• [Task statement]: Transcribe only what runs from the line containing "Worlds Greatest Dad Bumper Sticker" through the end of the listing, line for line and exactly, and omit the pictures.

• [Material for the task]:
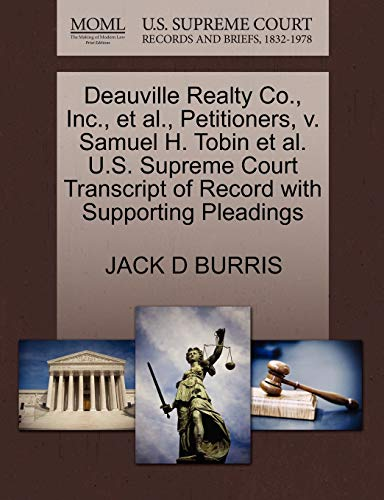 Deauville Realty Co., Inc., et al., Petitioners, v. Samuel H. Tobin et al. U.S. Supreme Court ...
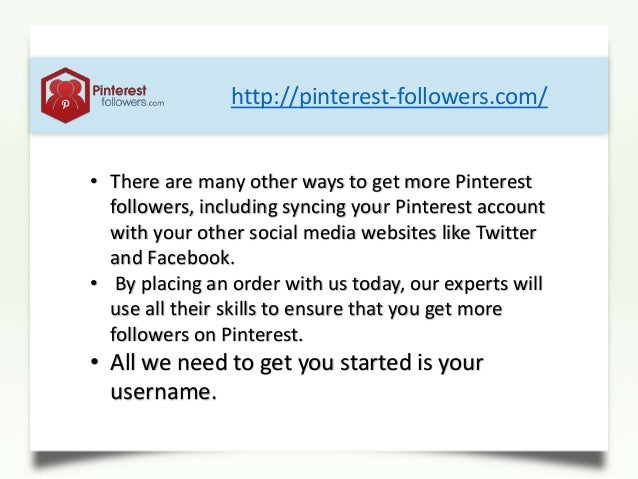 • There are many other ways to get more Pinterestfollowers, including syncing your Pinterest accountwith your other social...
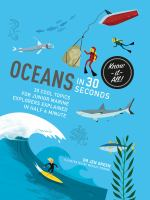 OCEAN IN 30 SEONDS: 30 COOL TOPICS FOR JUNIOR MARINE EXPLORERS EXPLAINED IN HALF A MINUTE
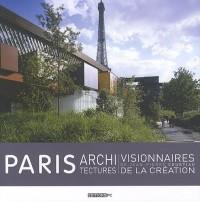 Paris architectures visionnaires de la création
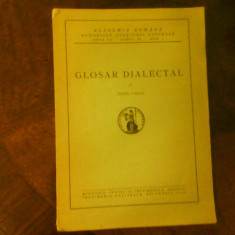Petre Coman Glosar dialectal, princeps, ex. cu dedicatie si autograf, Alta editura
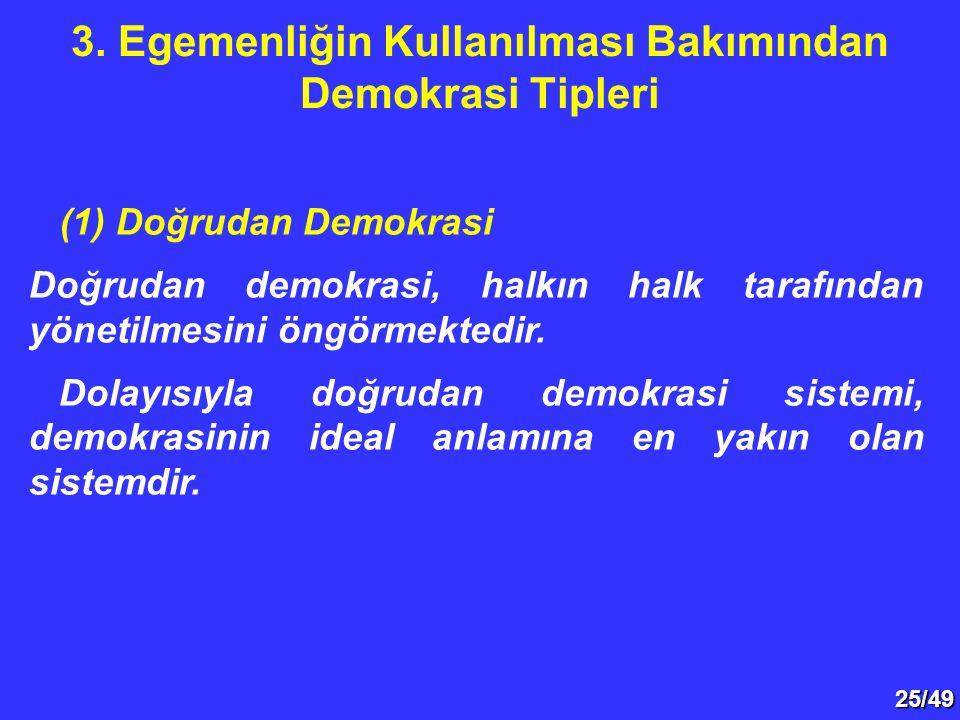 25/49 (1) Doğrudan Demokrasi Doğrudan demokrasi, halkın halk tarafından yönetilmesini öngörmektedir. Dolayısıyla doğrudan demokrasi sistemi, demokrasi
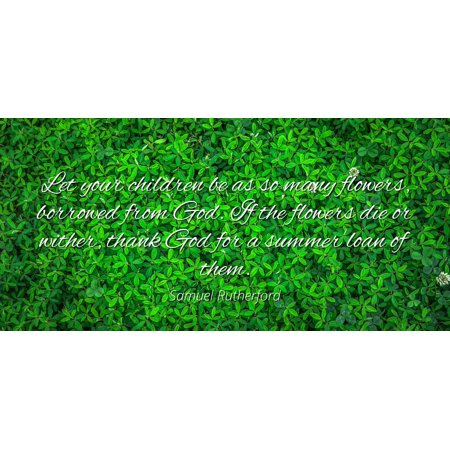 Samuel Rutherford - Let your children be as so many flowers, borrowed from God. If the flowers die or wither, thank God for a summer loan of them - Famous Quotes Laminated POSTER PRINT 24x20.
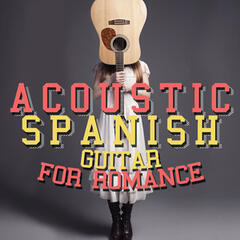 Acoustic Spanish Guitar for Romance
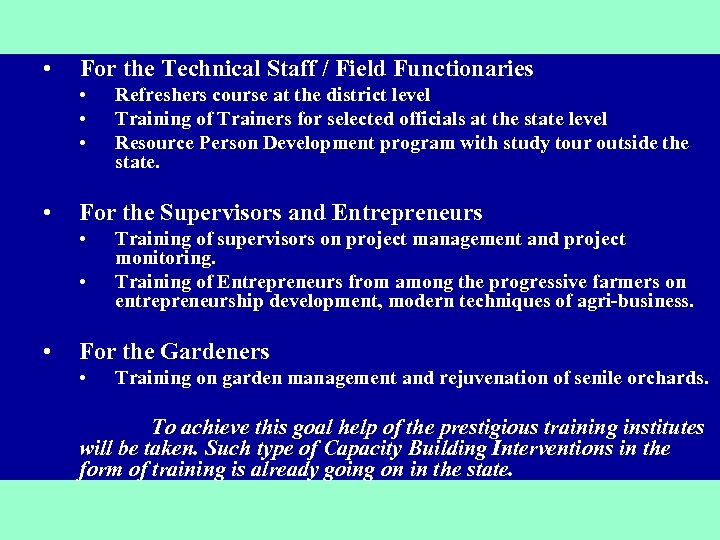 • For the Technical Staff / Field Functionaries • • For the Supervisors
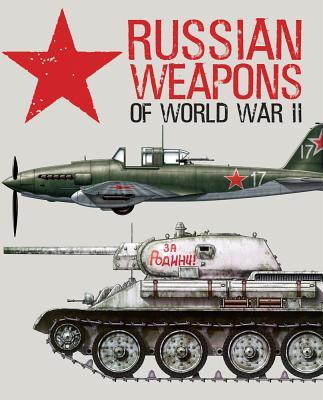 Russian Weapons of World War II by David Porter
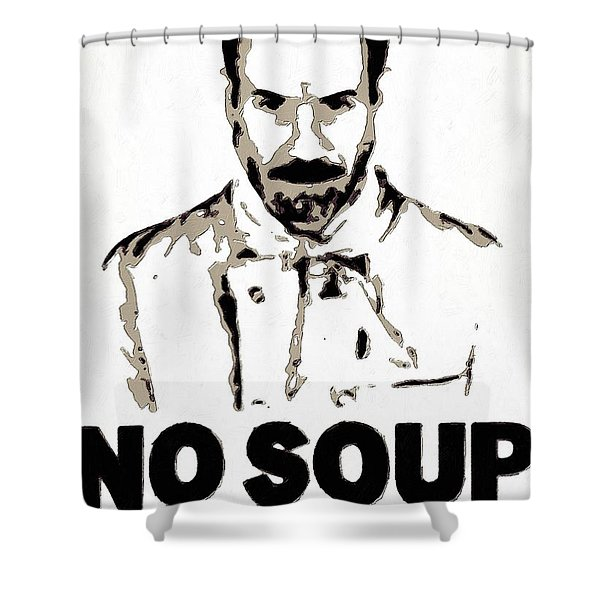 No Soup For You Shower Curtain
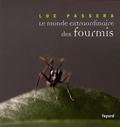 Luc Passera - Le monde extraordinaire des fourmis.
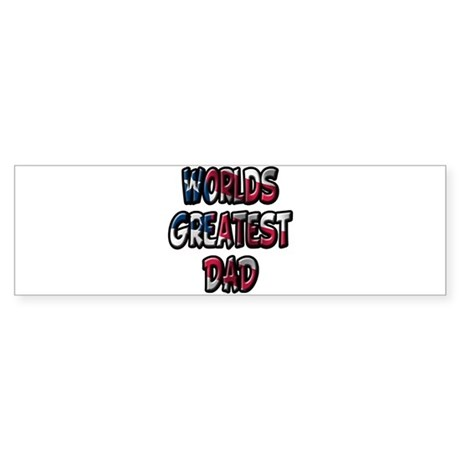 Worlds Greatest Dad Bumper Sticker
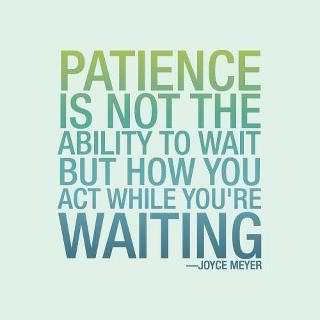 57 Relax and Succeed - Patience is not the ability to wait
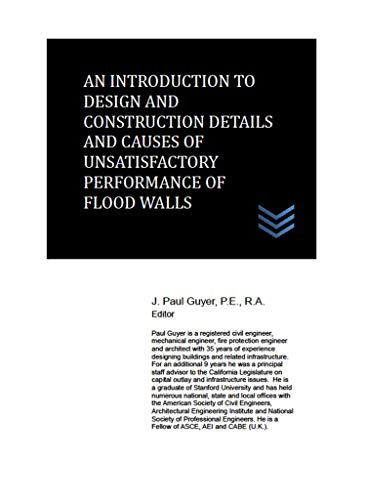 An Introduction to Design and Construction Details and Causes of Unsatisfactory Performance of Flood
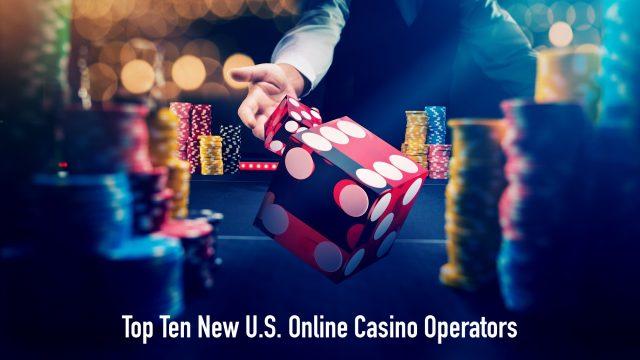 Top Ten New U.S. Online Casino Operators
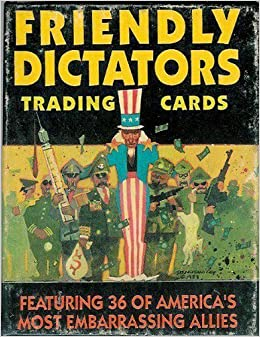 Friendly Dictators: 36 Of Americas Most Embarrassing Allies/Trading Cards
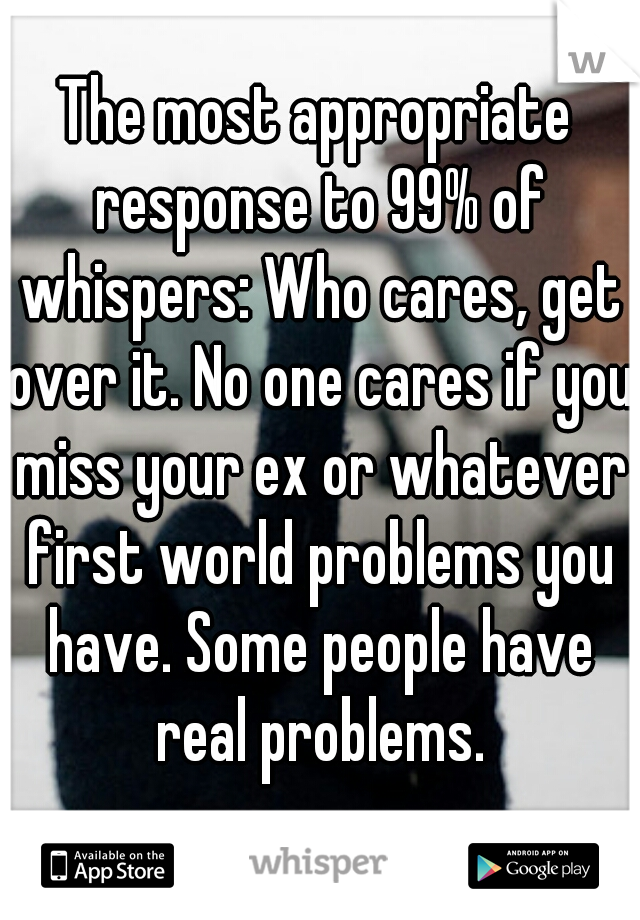 The most appropriate response to 99% of whispers: Who cares, get over it. No one cares if you miss your ex or whatever first world problems you have. Some people have real problems.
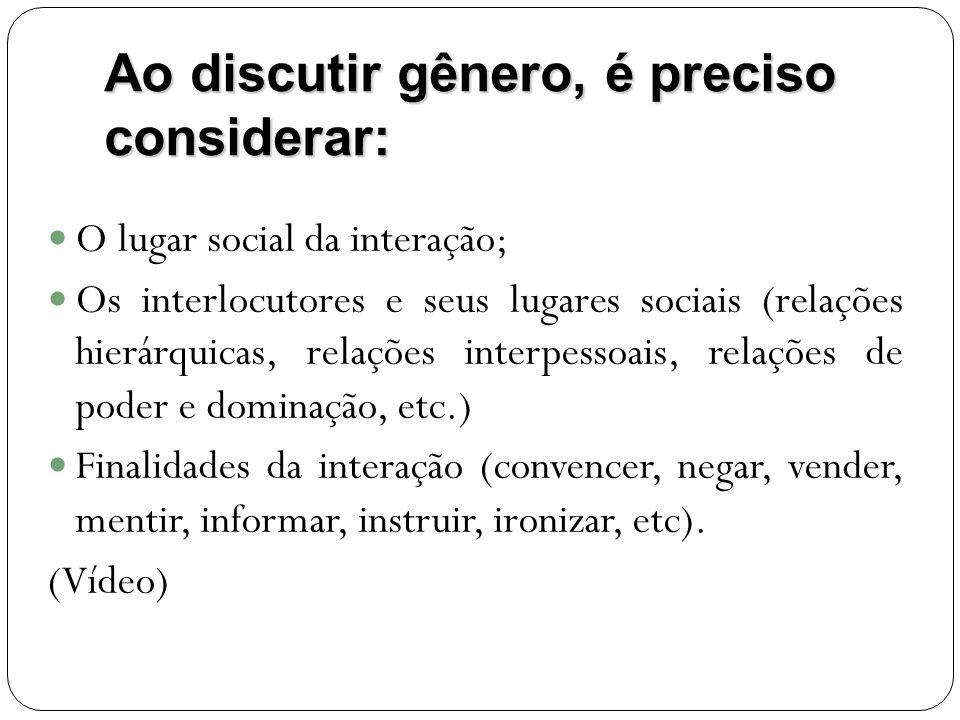 Ao discutir gênero, é preciso considerar: O lugar social da interação; Os interlocutores e seus lugares sociais (relações hierárquicas, relações inter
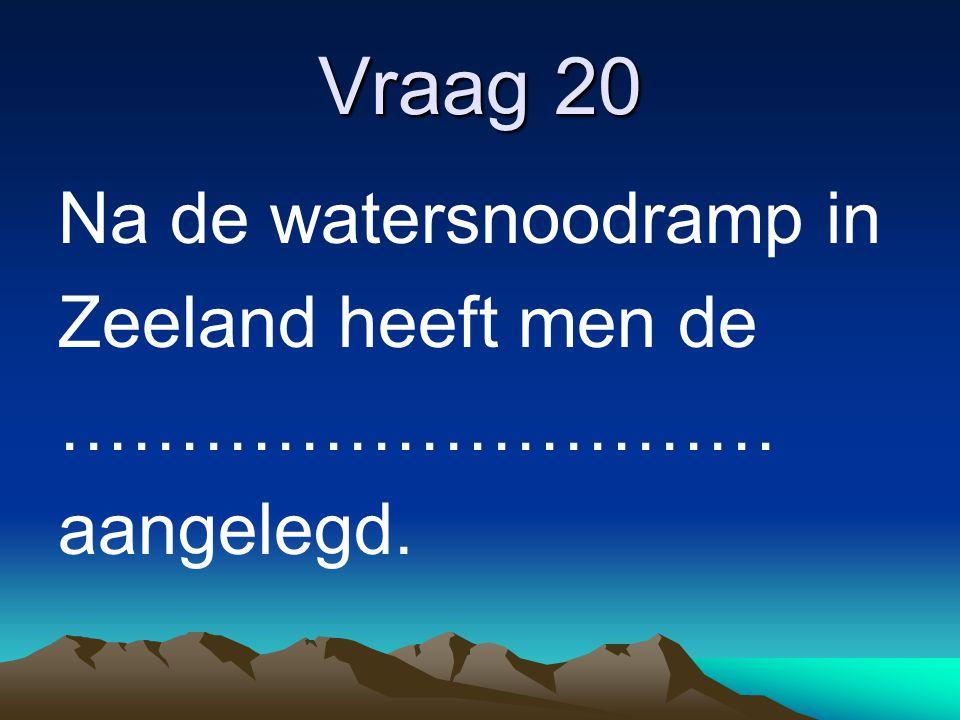 Vraag 20 Na de watersnoodramp in Zeeland heeft men de …………………………
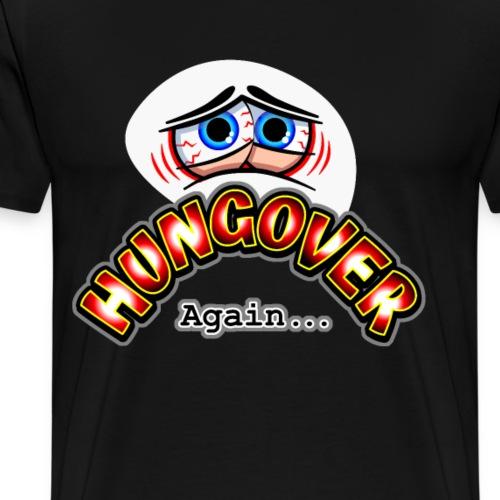 Hungover Again (Blue Eyes) - Men's Premium T-Shirt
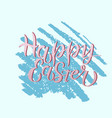 happy easter colorful paint lettering vector image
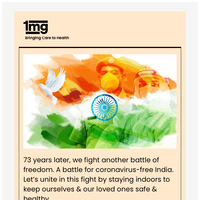 Team 1mg wishes you a very Happy Independence Day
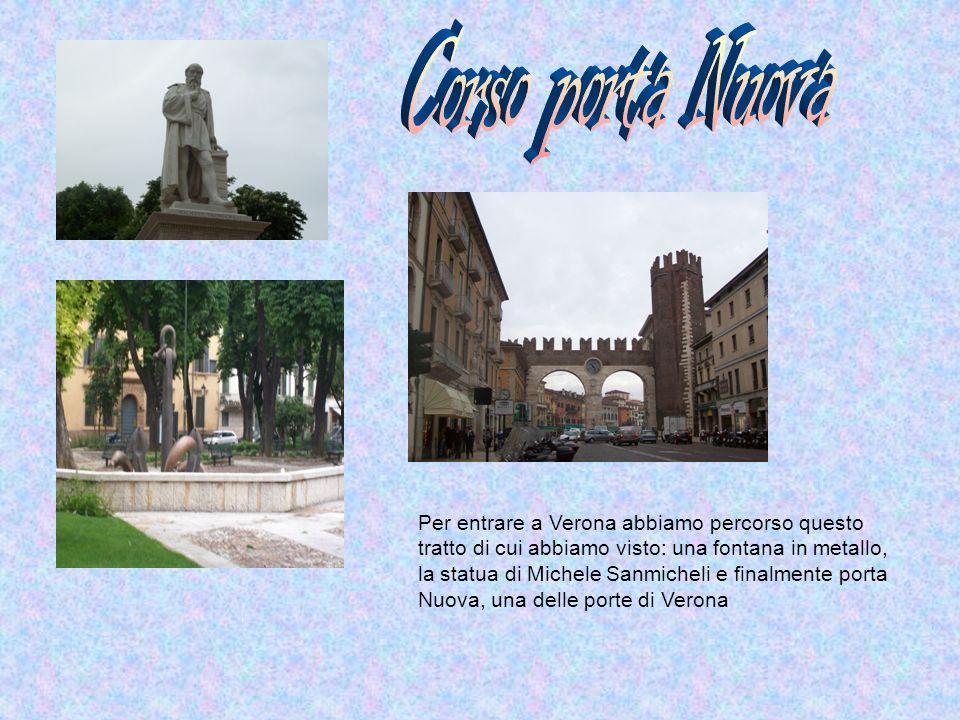 Per entrare a Verona abbiamo percorso questo tratto di cui abbiamo visto: una fontana in metallo, la statua di Michele Sanmicheli e finalmente porta N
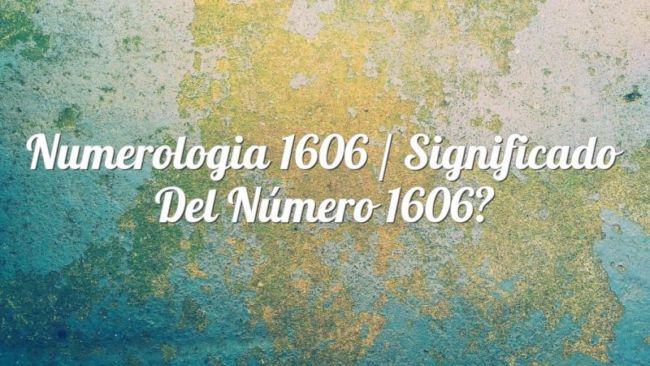 Numerología 1606 / Significado del número 1606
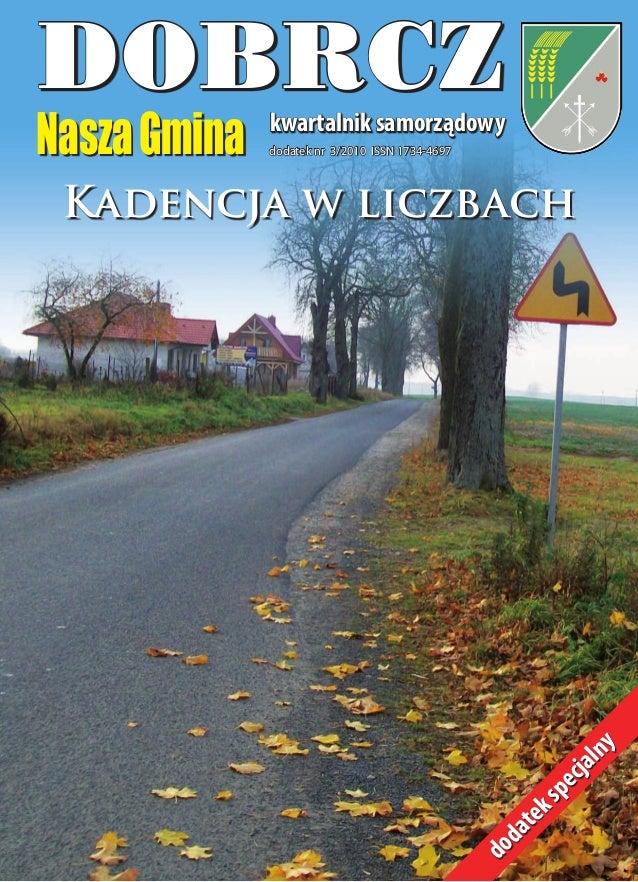 kwartalnik samorządowy NaszaGmina DOBRCZ dodatek nr 3/2010 ISSN 1734-4697 dodatekspecjalny Kadencja w liczbach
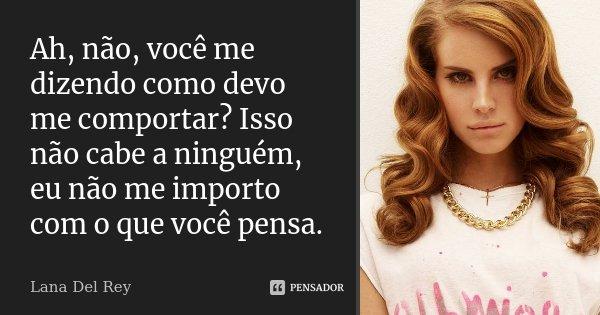 Ah, não, você me dizendo como devo me comportar? Isso não cabe a ninguém, eu não me importo com o que você pensa.... Frase de Lana Del Rey.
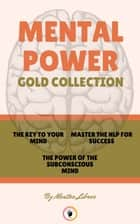 THE KEY TO YOUR MIND - THE POWER OF THE SUBCONSCIOUS MIND - MASTER THE NLP FOR SUCCESS (3 BOOKS) - MENTAL POWER GOLD COLLECTION ebook by MENTES LIBRES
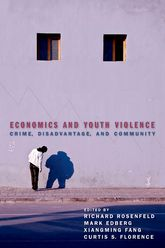 Economics and Youth ViolenceCrime, Disadvantage, and Community$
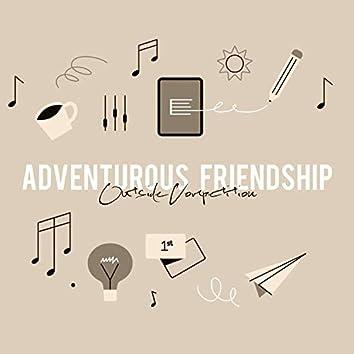 Adventurous Friendship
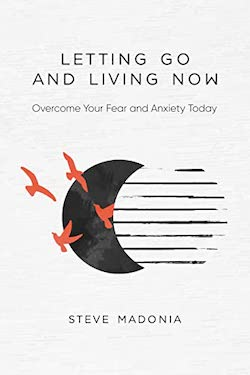 Letting Go and Living Now by Steve Madonia
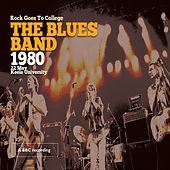Rock Goes to College Keele University, Staffordshire United Kingdom 22nd May, 1980 by The Blues Band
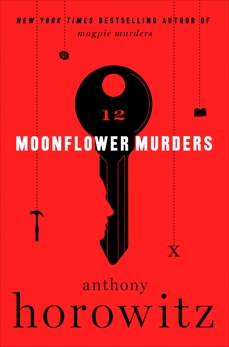 Moonflower Murders: A Novel, Horowitz, Anthony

• [Problem solution]:
 Worlds Greatest Dad Bumper Sticker
 57 Relax and Succeed - Patience is not the ability to wait
 An Introduction to Design and Construction Details and Causes of Unsatisfactory Performance of Flood
 Top Ten New U.S. Online Casino Operators
 Friendly Dictators: 36 Of Americas Most Embarrassing Allies/Trading Cards
 The most appropriate response to 99% of whispers: Who cares, get over it. No one cares if you miss your ex or whatever first world problems you have. Some people have real problems.
 Ao discutir gênero, é preciso considerar: O lugar social da interação; Os interlocutores e seus lugares sociais (relações hierárquicas, relações inter
 Vraag 20 Na de watersnoodramp in Zeeland heeft men de …………………………
 Hungover Again (Blue Eyes) - Men's Premium T-Shirt
 happy easter colorful paint lettering vector image
 Team 1mg wishes you a very Happy Independence Day
 Per entrare a Verona abbiamo percorso questo tratto di cui abbiamo visto: una fontana in metallo, la statua di Michele Sanmicheli e finalmente porta N
 Numerología 1606 / Significado del número 1606
 kwartalnik samorządowy NaszaGmina DOBRCZ dodatek nr 3/2010 ISSN 1734-4697 dodatekspecjalny Kadencja w liczbach
 Ah, não, você me dizendo como devo me comportar? Isso não cabe a ninguém, eu não me importo com o que você pensa.... Frase de Lana Del Rey.
 THE KEY TO YOUR MIND - THE POWER OF THE SUBCONSCIOUS MIND - MASTER THE NLP FOR SUCCESS (3 BOOKS) - MENTAL POWER GOLD COLLECTION ebook by MENTES LIBRES
 Economics and Youth ViolenceCrime, Disadvantage, and Community$
 Adventurous Friendship
 Letting Go and Living Now by Steve Madonia
Rock Goes to College Keele University, Staffordshire United Kingdom 22nd May, 1980 by The Blues Band
 Moonflower Murders: A Novel, Horowitz, Anthony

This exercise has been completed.